What the task requires -
Please quote, word for word, the part of the article about the Jepson Center window installation that opens with the words containing "Amiri Geuka Farris breaks" and closes with "a commanding presence.".

Amiri Geuka Farris breaks out with Jepson Center window installation

THE WINDOWS on the Barnard Street side of the Jepson Center demand a certain kind of attention.

Nearly eight feet tall, they tower over the people on the sidewalk and can be seen from far away, occupying a commanding presence.

It’s only fitting that the current occupants of these stately windows are bright figures asking people on the sidewalks to listen and pay attention.

“With everything that’s going on, when I was working on the artwork, that’s what just kept coming into my mind: make the figures look like they’re communicating, saying, ‘Hey, we need to do this,’ and push those strong messages out there,” says artist Amiri Geuka Farris.

“Breakout!” is this year’s iteration of the Telfair’s Boxed In/Break Out project, which annually puts out a call for local artists to create a site-specific installation. Farris was chosen for this year’s project.

Farris has plenty of experience working big—he’s done murals for the Starland Mural Project and the Savannah Children’s Museum, as well as a 50-foot mural for the new elementary school on Broad Street—so the size of the windows wasn’t a challenge for him at all.

“I really enjoy working larger because I feel more free; I can express myself a lot more than working on a smaller piece,” says Farris.

Prior to the work for “Breakout!,” Farris’ studio work was verging into the figurative, a fairly new venture for the artist.

“The work I was doing in my studio had a figurative element to it, kind of a graphic element, but then also talked about historic things that African-Americans were going through,” says Farris.

One of those things is the brown bag test, which Farris learned about from his grandmother.

“If your skin is lighter than a brown paper bag, then you can pass in white society and you’re considered more beautiful than if you’re darker,” says Farris. “It seems to affect women more, I think, than men, but it does affect us all.”

Supplied information -
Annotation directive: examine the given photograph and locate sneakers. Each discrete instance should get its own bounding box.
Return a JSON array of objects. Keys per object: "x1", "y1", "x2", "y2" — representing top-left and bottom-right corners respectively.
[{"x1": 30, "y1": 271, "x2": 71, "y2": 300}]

Finished exercise -
Amiri Geuka Farris breaks out with Jepson Center window installation

THE WINDOWS on the Barnard Street side of the Jepson Center demand a certain kind of attention.

Nearly eight feet tall, they tower over the people on the sidewalk and can be seen from far away, occupying a commanding presence.